Шеляга зло улыбнулся:
– Билет мой в рай утянуть захотел?
– Какой б-билет?
Сашка лишь махнул рукой и бросил ему фляжку:
– Да никакой. Все одно утянул, даже если не хотел. Надо идти в деревню. Всех поднимать. Вооружаться. Скоро за нами придут.
Кондрат попрехнулся водкой и закашлялся:
– К-кто придет?
Шеляга поднял с пола топор, убрал за пояс, присел над отцом Паисием и принялся разжимать поповьи пальцы на рукояти своего ножа:
– Не знаю, кто. Сынок его придет, вон. Видал же сынка? То-то. А с ним еще кто-нибудь. Надо вместе держаться, иначе не сдюжим, – он вырвал нож из мертвой руки. – Бери вилы, пойдем. Успеть надо. Тогда, может, будет мне еще один билет.
Снег лежал синим покрывалом в свете луны, синее же небо было расчерчено черными ветвями. Сашка и Кондрат бежали, неуклюже ступая по снегу, переваливаясь с ноги на ногу в тяжелых отсыревших валенках. Пар поднимался из раззявленных ртов, валил из распахнутых полушубков, тянулся струйками из широких рукавов. Шеляга чувствовал, как режет от бега в груди, как тяжело ступают ноги. Кондрат хрипел и ухал в нескольких шагах позади. Сашка не сразу заметил, как тот затих, и пробежал еще немного, пока не понял, что не слышит топот заики за спиной. По спине поднялся склизкий холодок.
Кондрат стоял шагах в двадцати, задрав голову вверх, и вглядывался в чернильную мглу леса.
– Ты чего? – позвал Шеляга.
– Т-тихо! – поднял руку Кондрат. – Ты с-слышишь?
Сашка навострил уши.
– Ветер шумит. Идем!
Кондрат покачал головой:
– Нет. Нету в-ветра.
Холодок враз обхватил спину ледяным панцирем. Шеляга втянул ноздрями водух. Ветра не было. Он чувствовал это задубевшей кожей лица, которую не обжигало более морозное дыхание.
В чаще, не более чем в сотне шагов раздался переливистый тоскливый вой.
– Бежим! – и Шеляга рванул вперед.
Кондрат, до этого еле поспевавший, тут же обогнал его.
Вой раздался ближе, ударил прямо в лицо.
Их отсекали, шли наперерез. Сашка увидел краем глаза мелькнувшую слева меж стволами тень.

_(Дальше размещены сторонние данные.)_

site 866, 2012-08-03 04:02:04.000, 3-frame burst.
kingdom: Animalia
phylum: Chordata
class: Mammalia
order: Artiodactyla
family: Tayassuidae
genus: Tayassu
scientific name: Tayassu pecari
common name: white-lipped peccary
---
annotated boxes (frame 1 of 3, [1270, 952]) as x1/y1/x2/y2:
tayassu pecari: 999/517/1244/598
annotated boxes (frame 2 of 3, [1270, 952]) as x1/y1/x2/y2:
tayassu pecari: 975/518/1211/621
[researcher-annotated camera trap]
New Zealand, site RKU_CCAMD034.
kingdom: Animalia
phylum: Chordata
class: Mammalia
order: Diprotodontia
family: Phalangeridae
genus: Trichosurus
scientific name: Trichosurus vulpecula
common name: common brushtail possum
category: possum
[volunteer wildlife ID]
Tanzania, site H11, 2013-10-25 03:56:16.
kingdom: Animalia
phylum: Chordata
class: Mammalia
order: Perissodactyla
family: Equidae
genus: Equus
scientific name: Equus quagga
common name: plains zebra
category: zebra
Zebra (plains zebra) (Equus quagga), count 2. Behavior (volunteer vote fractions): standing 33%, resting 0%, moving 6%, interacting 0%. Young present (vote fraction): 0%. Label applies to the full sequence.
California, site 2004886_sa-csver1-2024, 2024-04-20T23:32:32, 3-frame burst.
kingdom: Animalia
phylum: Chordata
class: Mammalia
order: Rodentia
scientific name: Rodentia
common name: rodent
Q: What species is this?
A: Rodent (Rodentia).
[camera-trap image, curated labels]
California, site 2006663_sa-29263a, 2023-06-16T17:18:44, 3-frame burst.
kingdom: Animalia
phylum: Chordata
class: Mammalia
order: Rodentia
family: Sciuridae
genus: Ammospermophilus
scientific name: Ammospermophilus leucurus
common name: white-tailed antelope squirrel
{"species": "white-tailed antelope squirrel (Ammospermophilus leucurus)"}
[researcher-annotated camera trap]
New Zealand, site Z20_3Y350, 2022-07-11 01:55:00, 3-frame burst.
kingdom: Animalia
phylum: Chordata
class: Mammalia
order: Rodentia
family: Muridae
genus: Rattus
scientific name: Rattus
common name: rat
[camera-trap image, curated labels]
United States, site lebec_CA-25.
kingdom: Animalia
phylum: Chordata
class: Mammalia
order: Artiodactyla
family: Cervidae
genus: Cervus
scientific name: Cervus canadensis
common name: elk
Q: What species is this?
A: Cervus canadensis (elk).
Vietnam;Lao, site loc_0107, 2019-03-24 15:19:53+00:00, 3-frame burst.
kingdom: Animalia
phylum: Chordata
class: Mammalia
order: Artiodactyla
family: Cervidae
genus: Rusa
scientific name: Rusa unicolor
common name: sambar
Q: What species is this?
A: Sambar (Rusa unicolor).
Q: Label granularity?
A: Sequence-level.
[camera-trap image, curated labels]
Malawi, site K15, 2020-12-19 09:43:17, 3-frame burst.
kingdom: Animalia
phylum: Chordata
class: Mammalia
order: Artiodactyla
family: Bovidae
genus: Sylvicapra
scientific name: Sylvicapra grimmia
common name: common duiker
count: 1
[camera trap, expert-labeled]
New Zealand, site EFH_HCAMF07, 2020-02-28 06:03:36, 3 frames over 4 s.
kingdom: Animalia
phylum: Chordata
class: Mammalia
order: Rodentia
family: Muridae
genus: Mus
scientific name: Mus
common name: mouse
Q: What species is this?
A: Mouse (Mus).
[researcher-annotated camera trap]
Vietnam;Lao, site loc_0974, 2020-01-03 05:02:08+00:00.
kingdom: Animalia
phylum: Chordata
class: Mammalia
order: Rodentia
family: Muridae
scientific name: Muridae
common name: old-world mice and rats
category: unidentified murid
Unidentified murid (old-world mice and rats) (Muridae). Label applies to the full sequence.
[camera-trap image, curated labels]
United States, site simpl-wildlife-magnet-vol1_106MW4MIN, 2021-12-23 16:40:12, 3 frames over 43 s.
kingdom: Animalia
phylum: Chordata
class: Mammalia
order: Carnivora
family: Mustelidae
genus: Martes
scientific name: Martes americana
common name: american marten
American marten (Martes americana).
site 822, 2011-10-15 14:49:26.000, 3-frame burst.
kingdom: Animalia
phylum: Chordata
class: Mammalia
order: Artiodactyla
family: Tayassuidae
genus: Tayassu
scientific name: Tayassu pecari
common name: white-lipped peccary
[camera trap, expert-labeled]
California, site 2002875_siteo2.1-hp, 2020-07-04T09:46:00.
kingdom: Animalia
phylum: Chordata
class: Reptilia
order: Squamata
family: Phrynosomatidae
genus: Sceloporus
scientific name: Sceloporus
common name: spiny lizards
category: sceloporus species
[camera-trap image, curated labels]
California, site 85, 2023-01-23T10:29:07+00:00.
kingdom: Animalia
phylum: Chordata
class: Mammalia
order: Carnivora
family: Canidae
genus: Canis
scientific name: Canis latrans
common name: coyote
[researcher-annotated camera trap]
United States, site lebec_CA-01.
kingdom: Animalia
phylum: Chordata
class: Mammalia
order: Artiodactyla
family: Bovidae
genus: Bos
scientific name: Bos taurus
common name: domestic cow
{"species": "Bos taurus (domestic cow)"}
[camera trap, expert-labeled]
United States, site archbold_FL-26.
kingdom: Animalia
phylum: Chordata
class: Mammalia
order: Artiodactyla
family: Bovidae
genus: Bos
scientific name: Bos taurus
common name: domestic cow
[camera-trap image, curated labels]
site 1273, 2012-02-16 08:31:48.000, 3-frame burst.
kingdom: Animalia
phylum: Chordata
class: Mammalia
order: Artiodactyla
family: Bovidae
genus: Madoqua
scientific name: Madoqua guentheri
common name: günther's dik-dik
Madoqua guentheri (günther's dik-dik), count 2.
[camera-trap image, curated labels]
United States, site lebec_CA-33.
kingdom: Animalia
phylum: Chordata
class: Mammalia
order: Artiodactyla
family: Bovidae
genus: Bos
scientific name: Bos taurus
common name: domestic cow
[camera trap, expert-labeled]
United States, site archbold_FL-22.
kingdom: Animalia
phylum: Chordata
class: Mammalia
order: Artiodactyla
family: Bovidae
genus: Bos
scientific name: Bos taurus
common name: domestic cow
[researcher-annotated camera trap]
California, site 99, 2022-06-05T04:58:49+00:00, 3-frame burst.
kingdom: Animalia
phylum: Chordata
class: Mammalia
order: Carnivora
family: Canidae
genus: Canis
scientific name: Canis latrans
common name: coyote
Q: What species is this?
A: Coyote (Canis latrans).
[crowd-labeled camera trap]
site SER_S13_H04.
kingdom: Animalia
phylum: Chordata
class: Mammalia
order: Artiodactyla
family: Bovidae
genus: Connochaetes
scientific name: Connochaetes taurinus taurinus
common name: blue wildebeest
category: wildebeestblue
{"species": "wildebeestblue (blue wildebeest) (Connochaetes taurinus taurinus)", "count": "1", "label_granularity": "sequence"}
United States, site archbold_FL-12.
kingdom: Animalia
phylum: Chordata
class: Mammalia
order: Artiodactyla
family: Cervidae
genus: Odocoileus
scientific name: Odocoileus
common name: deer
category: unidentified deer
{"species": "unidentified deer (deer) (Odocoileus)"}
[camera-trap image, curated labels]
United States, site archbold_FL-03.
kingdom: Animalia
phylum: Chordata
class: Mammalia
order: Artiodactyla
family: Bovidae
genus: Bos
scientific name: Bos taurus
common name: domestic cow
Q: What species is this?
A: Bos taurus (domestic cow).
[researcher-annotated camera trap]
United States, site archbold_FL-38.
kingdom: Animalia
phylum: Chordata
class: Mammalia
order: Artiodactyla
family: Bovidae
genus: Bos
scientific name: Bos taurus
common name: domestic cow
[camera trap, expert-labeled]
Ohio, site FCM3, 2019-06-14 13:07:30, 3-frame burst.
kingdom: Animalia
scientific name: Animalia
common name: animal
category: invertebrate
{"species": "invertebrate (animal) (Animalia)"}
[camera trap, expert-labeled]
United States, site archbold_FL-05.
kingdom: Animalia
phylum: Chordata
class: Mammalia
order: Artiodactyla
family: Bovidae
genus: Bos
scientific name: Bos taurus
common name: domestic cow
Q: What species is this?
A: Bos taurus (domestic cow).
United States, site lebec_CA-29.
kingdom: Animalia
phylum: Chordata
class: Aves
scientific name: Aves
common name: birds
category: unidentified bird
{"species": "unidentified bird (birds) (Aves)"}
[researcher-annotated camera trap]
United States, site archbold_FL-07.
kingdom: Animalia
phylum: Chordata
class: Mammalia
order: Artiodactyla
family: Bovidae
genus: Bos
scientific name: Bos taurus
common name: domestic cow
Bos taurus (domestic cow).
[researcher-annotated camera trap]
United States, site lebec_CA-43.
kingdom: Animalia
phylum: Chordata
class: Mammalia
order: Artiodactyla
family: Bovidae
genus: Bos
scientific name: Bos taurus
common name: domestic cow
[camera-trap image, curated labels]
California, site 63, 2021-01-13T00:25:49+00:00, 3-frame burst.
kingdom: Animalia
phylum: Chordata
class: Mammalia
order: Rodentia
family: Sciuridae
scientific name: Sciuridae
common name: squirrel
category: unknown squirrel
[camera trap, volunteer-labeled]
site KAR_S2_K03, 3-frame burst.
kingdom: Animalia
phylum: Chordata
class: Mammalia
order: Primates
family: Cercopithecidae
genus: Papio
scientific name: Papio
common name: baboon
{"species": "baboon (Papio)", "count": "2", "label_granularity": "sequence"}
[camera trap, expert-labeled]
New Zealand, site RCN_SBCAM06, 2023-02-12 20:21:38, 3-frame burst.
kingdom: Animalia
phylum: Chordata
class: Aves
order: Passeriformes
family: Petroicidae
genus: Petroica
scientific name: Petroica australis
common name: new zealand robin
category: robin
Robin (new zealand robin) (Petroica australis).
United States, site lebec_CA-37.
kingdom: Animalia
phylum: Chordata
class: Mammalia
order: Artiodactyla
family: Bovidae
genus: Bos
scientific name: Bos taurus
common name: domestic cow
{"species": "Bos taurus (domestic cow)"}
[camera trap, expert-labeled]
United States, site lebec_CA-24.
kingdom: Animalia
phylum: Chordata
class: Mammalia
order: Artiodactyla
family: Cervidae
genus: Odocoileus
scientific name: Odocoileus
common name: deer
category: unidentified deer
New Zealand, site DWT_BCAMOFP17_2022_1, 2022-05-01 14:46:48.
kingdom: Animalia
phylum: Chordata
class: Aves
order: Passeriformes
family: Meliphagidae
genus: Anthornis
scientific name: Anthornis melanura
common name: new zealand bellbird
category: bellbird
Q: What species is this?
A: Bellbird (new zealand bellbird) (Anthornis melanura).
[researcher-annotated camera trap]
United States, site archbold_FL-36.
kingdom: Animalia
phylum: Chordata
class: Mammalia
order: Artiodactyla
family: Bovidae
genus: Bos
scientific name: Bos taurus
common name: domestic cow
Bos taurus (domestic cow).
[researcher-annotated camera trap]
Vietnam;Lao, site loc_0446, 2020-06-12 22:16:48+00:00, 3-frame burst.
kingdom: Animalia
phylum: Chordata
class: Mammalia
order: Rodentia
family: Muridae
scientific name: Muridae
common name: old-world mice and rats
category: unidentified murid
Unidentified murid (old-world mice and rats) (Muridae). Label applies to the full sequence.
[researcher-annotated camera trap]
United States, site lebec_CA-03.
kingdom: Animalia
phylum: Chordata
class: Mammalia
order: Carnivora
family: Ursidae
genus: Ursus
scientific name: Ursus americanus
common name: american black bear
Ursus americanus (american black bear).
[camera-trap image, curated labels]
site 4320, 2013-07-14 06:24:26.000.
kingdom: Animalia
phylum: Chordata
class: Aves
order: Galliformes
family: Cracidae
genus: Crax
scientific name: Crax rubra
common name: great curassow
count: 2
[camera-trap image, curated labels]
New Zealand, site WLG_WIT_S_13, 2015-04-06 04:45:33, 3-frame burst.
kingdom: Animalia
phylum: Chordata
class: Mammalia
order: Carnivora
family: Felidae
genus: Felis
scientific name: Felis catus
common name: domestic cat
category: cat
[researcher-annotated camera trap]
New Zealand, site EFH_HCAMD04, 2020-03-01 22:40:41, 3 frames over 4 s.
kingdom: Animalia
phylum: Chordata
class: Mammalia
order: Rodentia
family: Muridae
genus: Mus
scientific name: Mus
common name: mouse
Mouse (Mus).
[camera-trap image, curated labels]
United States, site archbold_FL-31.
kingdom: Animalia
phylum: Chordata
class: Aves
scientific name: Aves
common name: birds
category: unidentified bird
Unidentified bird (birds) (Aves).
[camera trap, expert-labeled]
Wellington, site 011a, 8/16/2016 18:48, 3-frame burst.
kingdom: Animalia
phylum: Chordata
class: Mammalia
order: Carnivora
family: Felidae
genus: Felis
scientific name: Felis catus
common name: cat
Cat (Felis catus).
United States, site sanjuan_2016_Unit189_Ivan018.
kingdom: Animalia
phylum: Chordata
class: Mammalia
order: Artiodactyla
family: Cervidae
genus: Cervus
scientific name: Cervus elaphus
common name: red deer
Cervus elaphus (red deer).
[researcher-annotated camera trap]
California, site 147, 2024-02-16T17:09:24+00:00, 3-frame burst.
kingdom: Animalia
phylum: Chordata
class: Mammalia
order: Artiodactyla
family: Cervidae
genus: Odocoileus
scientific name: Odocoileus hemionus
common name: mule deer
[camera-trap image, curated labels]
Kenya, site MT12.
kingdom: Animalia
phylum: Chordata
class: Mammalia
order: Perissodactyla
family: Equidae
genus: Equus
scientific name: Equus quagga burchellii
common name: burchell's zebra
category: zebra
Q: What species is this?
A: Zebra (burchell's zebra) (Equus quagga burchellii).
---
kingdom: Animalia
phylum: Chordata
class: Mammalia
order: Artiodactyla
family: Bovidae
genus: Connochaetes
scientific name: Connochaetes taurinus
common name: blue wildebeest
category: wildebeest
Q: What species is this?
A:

– Братик, спляши со мной! – заходились хохотом и тряслись черные ветки.
Впереди уже мелькнули огоньки деревни. когда Кондрат застыл на бегу, как вкопанный. Шеляга налетел на него, сбил сног, повалился сам, чудом не напоровшись на вилы, и оба они покатились кубарем по снегу. Сашка тут же вскочил, сплевывая снег и утирая лицо, подхватил Кондрата и рывком поднял его на ноги. Кондрат уставился Сашке за плечо. Челюсть его заходила ходуном пуще обычного, и он, не сумев вымолвить ни слова, указал дрожащим пальцем за спину Шеляге. Шеляга обернулся.